Baby mit außerhalb des Körpers entwickelten Darmorganen durch Operation im Mutterleib geheilt

Der kleine Theo, Sohn der in London lebenden Maisie Savage, wurde aufgrund einer Gastroschisis in der 26. Schwangerschaftswoche in den USA im Mutterleib operiert.

12punto

Theo, der Sohn der in London lebenden Maisie Savage und Josh French, wurde aufgrund eines schweren Geburtsfehlers bereits im Mutterleib operiert. Der mittlerweile fünf Monate alte Theo gilt als gesund und führt mit seiner Familie ein normales Leben.

Bei Theo wurde eine Gastroschisis diagnostiziert, bei der sich die Bauchwand nicht richtig schließt, was dazu führt, dass sich die Därme außerhalb des Bauches entwickeln. Die Familie berichtete, dass die Nachricht über den Gesundheitszustand des Babys beim Ultraschall in der 20. Woche ein großer Schock für sie gewesen sei.

Nach Untersuchungen im Great Ormond Street Hospital in London stellten die Ärzte fest, dass Theo an einer komplexen Gastroschisis litt, einer schwereren Form des Krankheitsbildes. Daraufhin wurde die Familie an eine klinische Studie am Texas Children’s Hospital in Houston, USA, verwiesen.

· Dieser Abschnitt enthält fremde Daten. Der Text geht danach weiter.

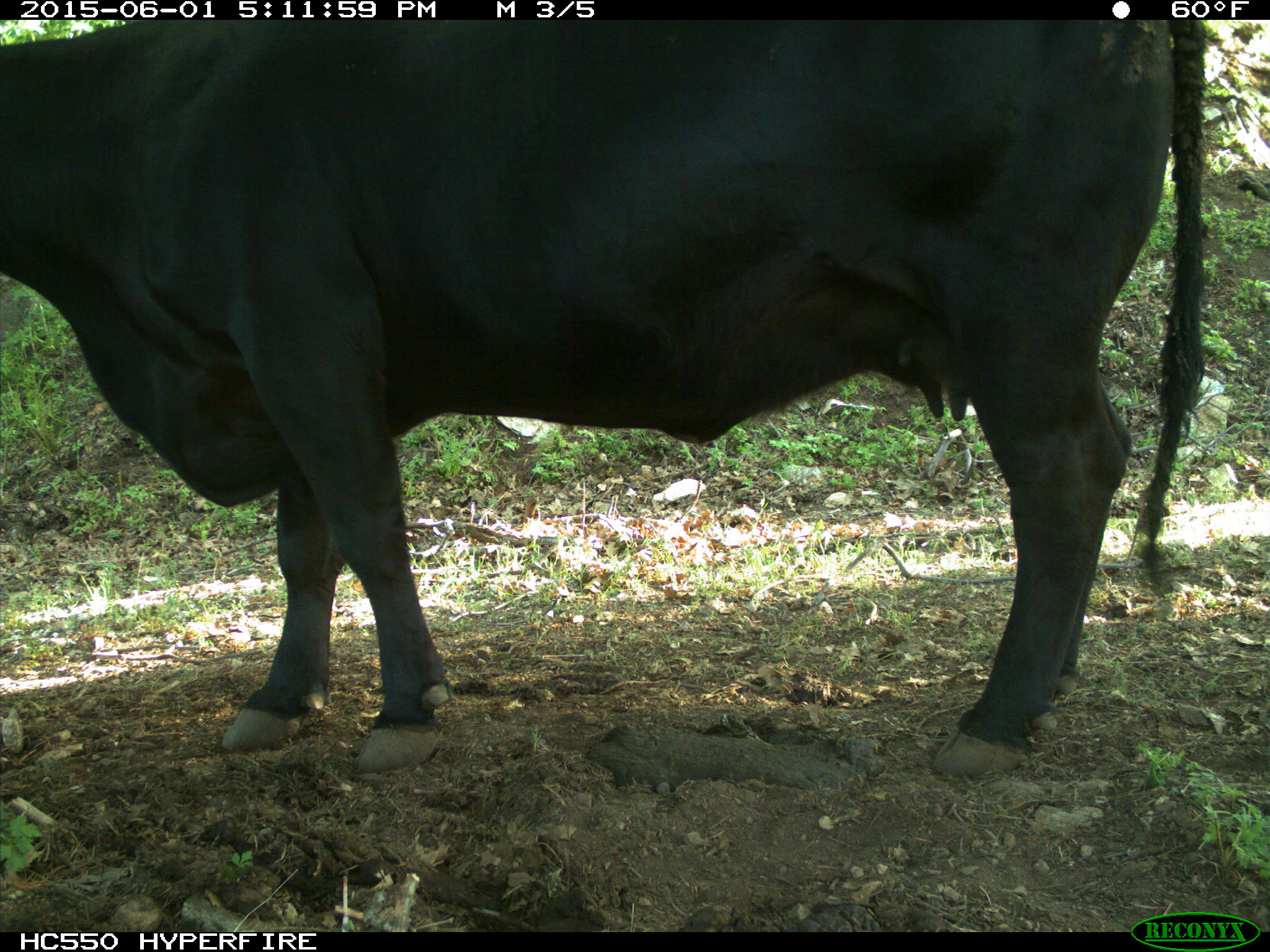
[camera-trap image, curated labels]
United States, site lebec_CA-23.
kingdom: Animalia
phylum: Chordata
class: Mammalia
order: Artiodactyla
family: Bovidae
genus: Bos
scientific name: Bos taurus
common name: domestic cow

Maisie Savage wurde in der 26. Schwangerschaftswoche, im November 2025, operiert. Vor dem Eingriff erhielt Theo im Universitätsklinikum Leuven in Belgien eine Botox-Injektion, um die Muskeln der Bauchwand zu entspannen. Anschließend reiste die Familie nach Texas.

WIE WURDE DIE OPERATION DURCHGEFÜHRT?

Das Team für fetale und pädiatrische Chirurgie unter der Leitung von Dr. Michael Belfort am Texas Children’s Hospital legte die Gebärmutter von Maisie teilweise frei. Das Fruchtwasser wurde abgelassen und das Operationsfeld mit Kohlendioxidgas erweitert. Anschließend wurden Theos Organe mittels einer minimalinvasiven Methode vorsichtig in die Bauchhöhle zurückverlagert und die Bauchwand mit Nähten verschlossen.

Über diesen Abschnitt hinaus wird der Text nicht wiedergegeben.